→ **Document section**:
____
In 1922 Montijo was working with Bert Kinner, maker of aircraft and aircraft engines as a test pilot and instructor. Three women had purchased Kinner aircraft that year, and Montijo was recommended for instruction. One was an Osage Indian, the others were Alosia McClintock, and Amelia Earhart who needed a new instructor after Neta Snook. As a condition, basic aerobatics were taught before Earhart was allowed to solo.

Montijo worked as a flying stuntman for Goldwyn Pictures. He was the first to perform a stunt of picking a man out of a moving automobile with an airplane. During the same period, he worked briefly as William Randolph Hearst's personal pilot.

In 1923 Montijo collaborated with Lloyd Royer on a four-passenger aircraft, the California Coupe, that would become the first cabin biplane on the United States West coast. The aircraft was built in a rented hangar owned by Kinner. During a 1925 filming of "Partners Again" one of the 'Potash and Perlmutter' series of films, A vehicle performing a stunt ran headlong into the California Coupe ripping off the main gear, and one wing, sending it into a brick wall.

In 1924, Montijo became the first member of the City of Long Beach's aviation commission. The following year, Montijo and C.B. Boone leased the first space at the new Long Beach Airport. A hangar and flight school were built on the property and sold to Earl Daugherty.
____
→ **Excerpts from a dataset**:
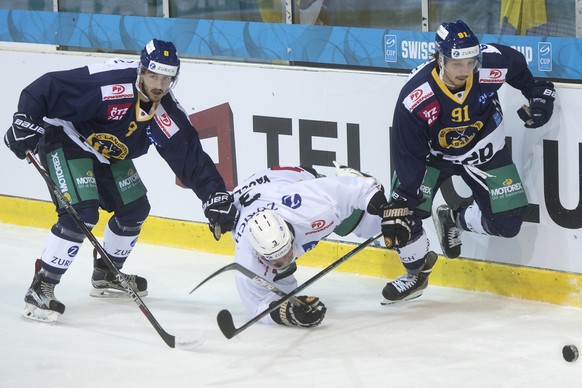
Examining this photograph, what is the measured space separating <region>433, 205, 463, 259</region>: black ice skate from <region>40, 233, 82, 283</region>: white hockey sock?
1528 mm

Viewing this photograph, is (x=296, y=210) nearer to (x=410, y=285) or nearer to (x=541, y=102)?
(x=410, y=285)

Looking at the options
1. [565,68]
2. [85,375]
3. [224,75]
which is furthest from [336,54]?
[85,375]

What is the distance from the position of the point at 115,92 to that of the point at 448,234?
152 centimetres

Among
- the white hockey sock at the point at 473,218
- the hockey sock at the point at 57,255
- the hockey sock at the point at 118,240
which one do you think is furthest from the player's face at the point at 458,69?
the hockey sock at the point at 57,255

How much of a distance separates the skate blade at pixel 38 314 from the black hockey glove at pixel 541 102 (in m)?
2.07

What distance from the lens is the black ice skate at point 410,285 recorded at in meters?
5.09

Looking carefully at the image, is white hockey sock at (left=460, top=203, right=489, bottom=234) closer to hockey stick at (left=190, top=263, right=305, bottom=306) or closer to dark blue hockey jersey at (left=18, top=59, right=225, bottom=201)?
hockey stick at (left=190, top=263, right=305, bottom=306)

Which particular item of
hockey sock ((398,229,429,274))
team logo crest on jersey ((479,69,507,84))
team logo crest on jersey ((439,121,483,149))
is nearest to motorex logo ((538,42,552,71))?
team logo crest on jersey ((479,69,507,84))

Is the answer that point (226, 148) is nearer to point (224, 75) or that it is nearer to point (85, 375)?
point (224, 75)

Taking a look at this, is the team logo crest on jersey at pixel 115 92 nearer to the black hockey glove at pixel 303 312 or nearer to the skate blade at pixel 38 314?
the skate blade at pixel 38 314

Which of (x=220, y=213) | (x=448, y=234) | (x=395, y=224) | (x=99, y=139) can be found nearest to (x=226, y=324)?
(x=220, y=213)

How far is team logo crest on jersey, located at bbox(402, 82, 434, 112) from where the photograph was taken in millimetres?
4758

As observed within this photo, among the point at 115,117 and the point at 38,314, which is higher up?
the point at 115,117

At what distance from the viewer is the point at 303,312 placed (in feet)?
15.5
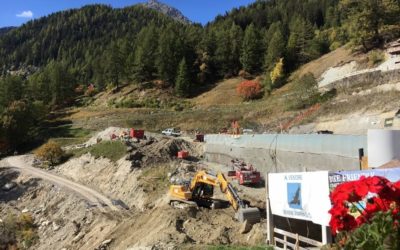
____
Continue the account of Montijo's aviation career, beginning after its final sentence, which ends "sold to Earl Daugherty." The data bears no relation to the account of Montijo's aviation career.

→ **Exercise response**:
In 1928, Montijo and students of Cal Poly designed and built the Warren & Montijo Monoplane. Montijo used the aircraft to promote the Pacific Southwest Exhibition, for the Long Beach city council, dropping leaflets over many California cities with good success. Montijo's aircraft would be modified and known by many names, eventually become the first aerial broadcasting aircraft, transmitting radio over Hollywood. Montijo later flew for Varney Air Lines flying a 1929 Lockheed Vega modified to a 5C model. On 1 May 1935, he was on a newly modified route from Pueblo to El Paso when he died in an aircrash when one wing hit the ground in a low pass. He was dropping a letter to schoolchildren at Rattlesnake Butte in Walsenburg, Colorado asking if Easter eggs he had dropped before had broken. His Long Beach procession included twenty aircraft.

Montijo's children remained active in aviation after his death, his son went on to be a P-51 pilot in the 353rd Fighter Squadron in WWII, and was hired to manage the La Cresta Airfield in Bakersfield, California on its opening. The airfield was known as Monty's La Cresta Airfield in honor of his father.